WORK ORDER
Recreate the listing that follows line for line, without pictures.

EXERCISE DATA
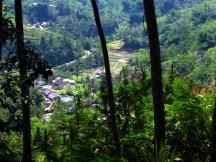 Pemandangan ke Arah Bawah dari Tangga Situs Gunung Padang Desa Karyamukti, Kecamatan Campaka Cianjur, Jawa Barat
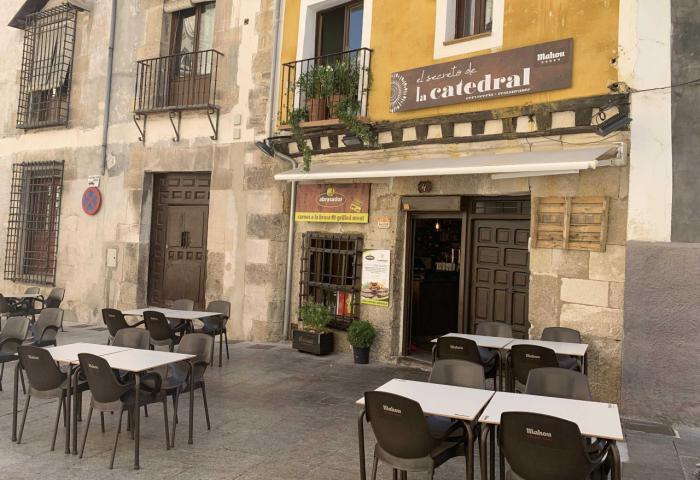 Restaurante de carnes a la brasa junto a la Catedral de Cuenca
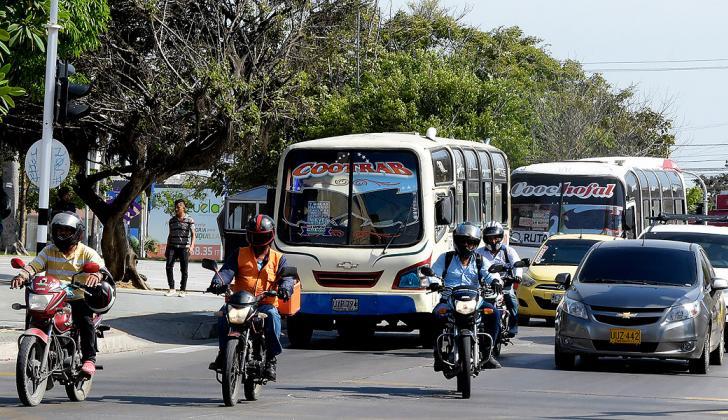 Motocicletas y automóviles transitando por las calles de Barranquilla.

EXPECTED OUTPUT
 Pemandangan ke Arah Bawah dari Tangga Situs Gunung Padang Desa Karyamukti, Kecamatan Campaka Cianjur, Jawa Barat
 Restaurante de carnes a la brasa junto a la Catedral de Cuenca
 Motocicletas y automóviles transitando por las calles de Barranquilla.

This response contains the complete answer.